Your instructions: Reproduce the stretch of the AI training data article below from "The project will" through "datasets from scratch.".

South Korea is launching a project to convert labeling data centered on discriminative AI into data for generative AI, in step with rapidly evolving artificial intelligence technology.
The Ministry of Science and ICT (MSIT) and the National Information Society Agency announced Tuesday that the public notice for the "AI Training Data Upcycling" project, which reprocesses AI training data previously provided through the AI Hub to fit the latest technology environment, will begin on the 30th of this month.
The project will convert a total of 30 datasets—15 each in the large language model (LLM) and physical AI fields—with a total investment of 3 billion won ($2.2 million). The government assessed that reprocessing training data delivers greater policy impact relative to budget input than building new datasets from scratch.
In selecting the datasets to be reprocessed, the government conducted a full review of 691 datasets built in the AI Hub through 2022 and identified those with the highest potential for expansion into generative AI data and the greatest utilization value.

In the LLM data field, existing text data will be restructured to include reasoning processes spanning question, evidence review, error verification, and answer confirmation.
Through this, the government plans to expand the data beyond presenting a single correct answer into a form that enables learning of diverse judgment paths and self-verification processes. In particular, it will build a training foundation for reasoning-type AI capable of solving complex problems by constructing multiple reasoning paths for the same question and incorporating evidence-based judgment and error correction processes.
In the physical AI field, existing image and video data will be upgraded into a structure integrating visual information (V), language commands (L), and action and control (A).
This will expand the data beyond object recognition into a form that understands situational changes over time and interactions between objects, and can generate goal-based actions. In particular, the data will be restructured to define action paths and task objectives by leveraging continuous scene information and object movement data.
The upcycled data will later be released through the AI Hub for free use by companies, research institutions, and startups.
"Through this upcycling project, we will be able to secure AI training data suited to the latest generative AI technology environment at low cost," Choi Dong-won, director general for AI infrastructure policy at the MSIT, said Tuesday. "We will raise the utilization value of already accumulated data assets so that they are not wasted."

Record excerpts:

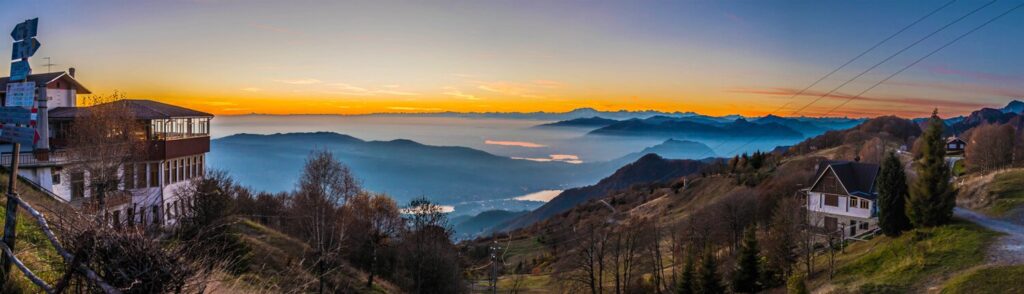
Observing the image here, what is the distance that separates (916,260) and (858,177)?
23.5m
--
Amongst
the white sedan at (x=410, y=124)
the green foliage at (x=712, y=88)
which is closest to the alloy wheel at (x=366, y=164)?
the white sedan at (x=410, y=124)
==
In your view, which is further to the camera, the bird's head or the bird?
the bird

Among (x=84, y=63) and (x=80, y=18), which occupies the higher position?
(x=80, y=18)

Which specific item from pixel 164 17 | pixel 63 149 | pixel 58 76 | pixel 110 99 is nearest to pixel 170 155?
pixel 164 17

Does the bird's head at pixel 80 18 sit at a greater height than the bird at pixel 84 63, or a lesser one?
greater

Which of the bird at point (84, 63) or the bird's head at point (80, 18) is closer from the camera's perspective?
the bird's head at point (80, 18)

Written answer:
The project will convert a total of 30 datasets—15 each in the large language model (LLM) and physical AI fields—with a total investment of 3 billion won ($2.2 million). The government assessed that reprocessing training data delivers greater policy impact relative to budget input than building new datasets from scratch.